In the Heisenberg picture, the roles are reversed:
the states $$\Ket{\psi_H}$$ are constants,
and instead the operators vary in time.
In some situations this approach can be more convenient,
and since we usually care about the evolution of observable quantities,
studying the corresponding operators directly
may make more sense than finding abstract quantum states.
Another advantage is that basis states remain fixed,
which can simplify calculations.

Given a Schrödinger-picture state $$\Ket{\psi_S(t)}$$
and an operator $$\hat{L}_S(t)$$ that may or may not depend on time,
they can be converted to the Heisenberg picture by the following transformation:

$$\begin{aligned}
    \boxed{
        \Ket{\psi_H}
        \equiv \Ket{\psi_S(0)}
    }
    \qquad\qquad
    \boxed{
        \hat{L}_H(t)
        \equiv \hat{U}^\dagger(t) \: \hat{L}_S(t) \: \hat{U}(t)
    }
\end{aligned}$$

Note that if $$\hat{H}_S$$ is time-independent,
then it commutes with $$\hat{U}(t)$$,
meaning $$\hat{H}_H = \hat{H}_S$$,
so it can simply be labelled $$\hat{H}$$.
This is not true for time-dependent Hamiltonians.
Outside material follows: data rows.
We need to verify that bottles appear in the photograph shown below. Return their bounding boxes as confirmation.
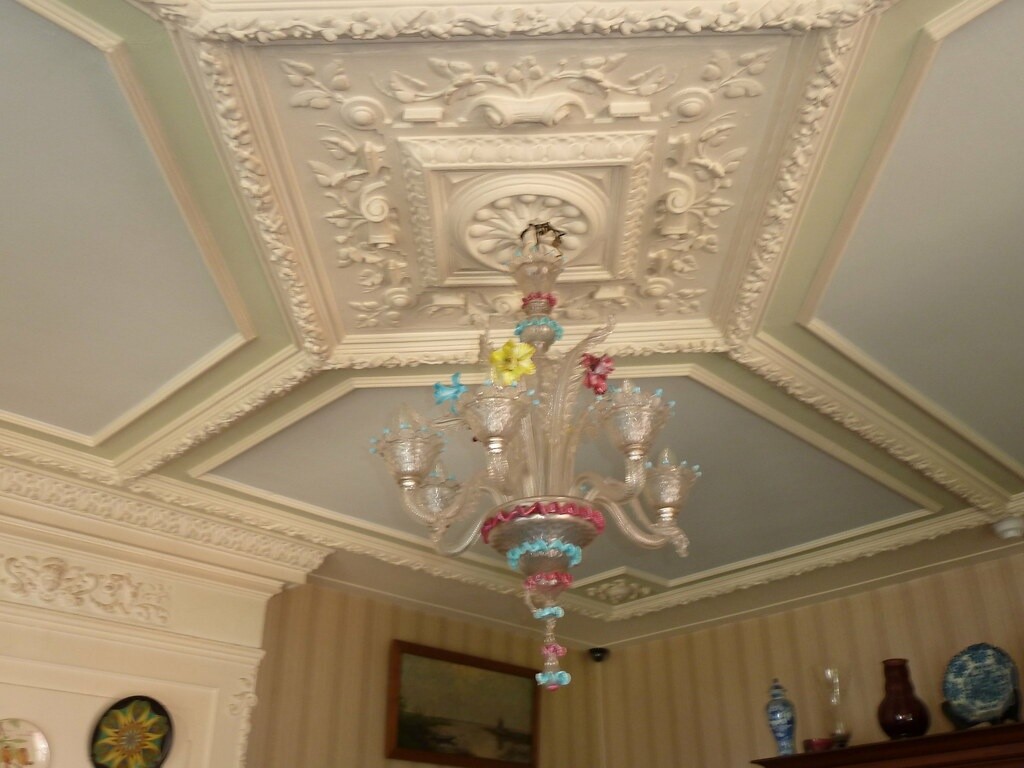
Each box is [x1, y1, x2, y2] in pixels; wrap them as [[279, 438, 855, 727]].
[[766, 677, 797, 755], [826, 667, 853, 748], [877, 659, 930, 741]]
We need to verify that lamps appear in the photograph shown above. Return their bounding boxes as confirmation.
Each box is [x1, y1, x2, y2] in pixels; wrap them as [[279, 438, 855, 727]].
[[371, 223, 704, 690]]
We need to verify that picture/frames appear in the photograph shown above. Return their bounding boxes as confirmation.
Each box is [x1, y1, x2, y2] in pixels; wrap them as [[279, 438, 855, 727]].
[[386, 638, 543, 768]]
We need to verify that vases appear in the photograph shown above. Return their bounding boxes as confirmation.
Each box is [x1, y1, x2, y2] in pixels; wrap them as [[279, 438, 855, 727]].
[[877, 657, 930, 741]]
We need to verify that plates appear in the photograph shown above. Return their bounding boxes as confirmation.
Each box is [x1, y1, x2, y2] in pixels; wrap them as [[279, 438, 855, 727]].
[[89, 695, 173, 768], [942, 642, 1019, 723], [0, 718, 51, 768]]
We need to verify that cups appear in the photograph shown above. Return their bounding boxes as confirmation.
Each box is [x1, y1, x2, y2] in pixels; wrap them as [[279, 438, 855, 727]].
[[803, 738, 832, 755]]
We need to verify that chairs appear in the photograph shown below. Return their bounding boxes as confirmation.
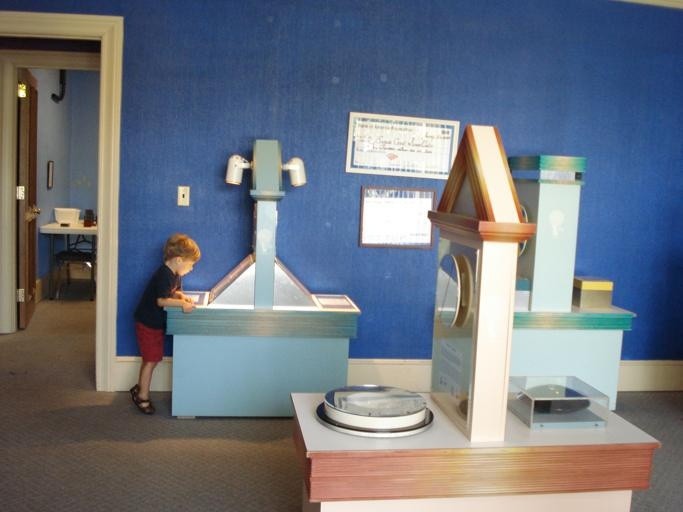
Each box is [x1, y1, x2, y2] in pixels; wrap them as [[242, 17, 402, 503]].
[[52, 235, 95, 301]]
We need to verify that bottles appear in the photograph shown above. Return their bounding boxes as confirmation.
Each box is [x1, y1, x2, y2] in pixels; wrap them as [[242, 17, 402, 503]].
[[83, 208, 95, 227]]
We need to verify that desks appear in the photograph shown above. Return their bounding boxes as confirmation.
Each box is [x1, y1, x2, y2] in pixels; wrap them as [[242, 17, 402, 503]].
[[39, 219, 98, 302]]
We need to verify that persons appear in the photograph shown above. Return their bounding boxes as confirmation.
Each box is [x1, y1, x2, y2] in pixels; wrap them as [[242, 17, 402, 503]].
[[128, 233, 201, 417]]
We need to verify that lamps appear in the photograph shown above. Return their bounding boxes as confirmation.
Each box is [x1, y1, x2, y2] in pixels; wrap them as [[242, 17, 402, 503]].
[[223, 154, 252, 186], [281, 156, 308, 189]]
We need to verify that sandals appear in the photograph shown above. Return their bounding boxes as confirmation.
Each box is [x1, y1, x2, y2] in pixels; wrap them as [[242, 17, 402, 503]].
[[132, 394, 155, 414], [131, 384, 138, 395]]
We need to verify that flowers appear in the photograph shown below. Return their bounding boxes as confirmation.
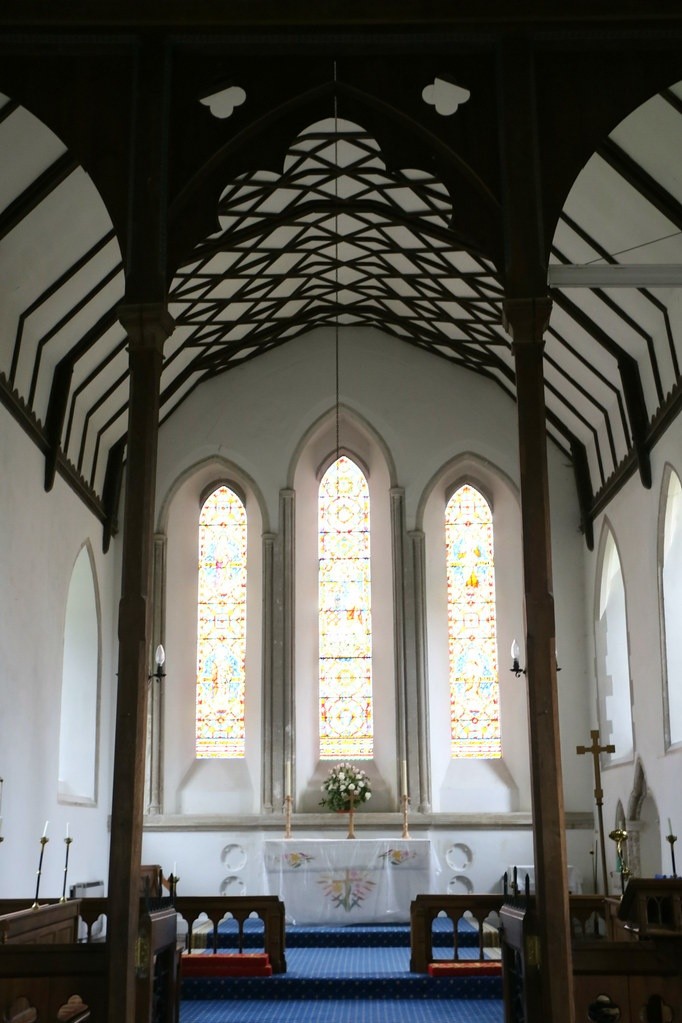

Since $$\hat{U}(t)$$ is unitary,
the expectation value of a given operator is unchanged:

$$\begin{aligned}
    \expval{\hat{L}_H}
    &= \matrixel{\psi_H}{\hat{L}_H(t)}{\psi_H}
    \\
    &= \matrixel{\psi_S(0)}{\hat{U}^\dagger(t) \: \hat{L}_S(t) \: \hat{U}(t)}{\psi_S(0)}
    \\
    &= \matrixel{\hat{U}(t) \psi_S(0)}{\hat{L}_S(t)}{\hat{U}(t) \psi_S(0)}
    \\
    &= \matrixel{\psi_S(t)}{\hat{L}_S}{\psi_S(t)}
    \\
    &= \expval{\hat{L}_S}
\end{aligned}$$

The Schrödinger and Heisenberg pictures therefore respectively
correspond to active and passive transformations by $$\hat{U}(t)$$
in [Hilbert space](/know/concept/hilbert-space/).
The two formulations are entirely equivalent,
and can be derived from one another,
as we will show shortly.

In the Heisenberg picture, the states are constant,
so the time-dependent Schrödinger equation is not directly useful.
Instead, we use it derive a new equation for $$\hat{L}_H(t)$$,
with the key being that $$\hat{U}(t)$$ itself
satisfies the Schrödinger equation by definition:

$$\begin{aligned}
    \dv{}{t} \hat{U}(t)
    = - \frac{i}{\hbar} \hat{H}_S(t) \: \hat{U}(t)
\end{aligned}$$

Where $$\hat{H}_S(t)$$ may depend on time. We differentiate the definition of
$$\hat{L}_H(t)$$ and insert the other side of the Schrödinger equation when necessary:

$$\begin{aligned}
    \dv{\hat{L}_H}{t}
    &= \dv{\hat{U}^\dagger}{t} \hat{L}_S \hat{U}
    + \hat{U}^\dagger \hat{L}_S \dv{\hat{U}}{t}
    + \hat{U}^\dagger \dv{\hat{L}_S}{t} \hat{U}
    \\
    &= \frac{i}{\hbar} \hat{U}^\dagger \hat{H}_S (\hat{U} \hat{U}^\dagger) \hat{L}_S \hat{U}
    - \frac{i}{\hbar} \hat{U}^\dagger \hat{L}_S (\hat{U} \hat{U}^\dagger) \hat{H}_S \hat{U}
    + \bigg( \dv{\hat{L}_S}{t} \bigg)_H
    \\
    &= \frac{i}{\hbar} \hat{H}_H \hat{L}_H
    - \frac{i}{\hbar} \hat{L}_H \hat{H}_H
    + \bigg( \dv{\hat{L}_S}{t} \bigg)_H
\end{aligned}$$

We thus get the following equation of motion for operators in the Heisenberg picture:

$$\begin{aligned}
    \boxed{
        \dv{}{t}\hat{L}_H(t)
        = \frac{i}{\hbar} \comm{\hat{H}_H(t)}{\hat{L}_H(t)} + \bigg( \dv{}{t}\hat{L}_S(t) \bigg)_H
    }
\end{aligned}$$

This result is arguably more intuitive than the Schrödinger picture,
because it allows us to think about observables (i.e. operators) in a more classical way.
For example, inserting the position $$\hat{X}$$
and momentum $$\hat{P} = - i \hbar \: \idv{}{\hat{X}}$$
gives the following Newton-style relations:

$$\begin{aligned}
    \dv{\hat{X}}{t}
    &= \frac{i}{\hbar} \comm{\hat{H}}{\hat{X}}
    = \frac{\hat{P}}{m}
    \\
    \dv{\hat{P}}{t}
    &= \frac{i}{\hbar} \comm{\hat{H}}{\hat{P}}
    = - \dv{V(\hat{X})}{\hat{X}}
\end{aligned}$$

Where the commutators have been treated as known.
These equations would not be valid in the Schrödinger picture,
unless we took their expectation value
to get [Ehrenfest's theorem](/know/concept/ehrenfests-theorem/).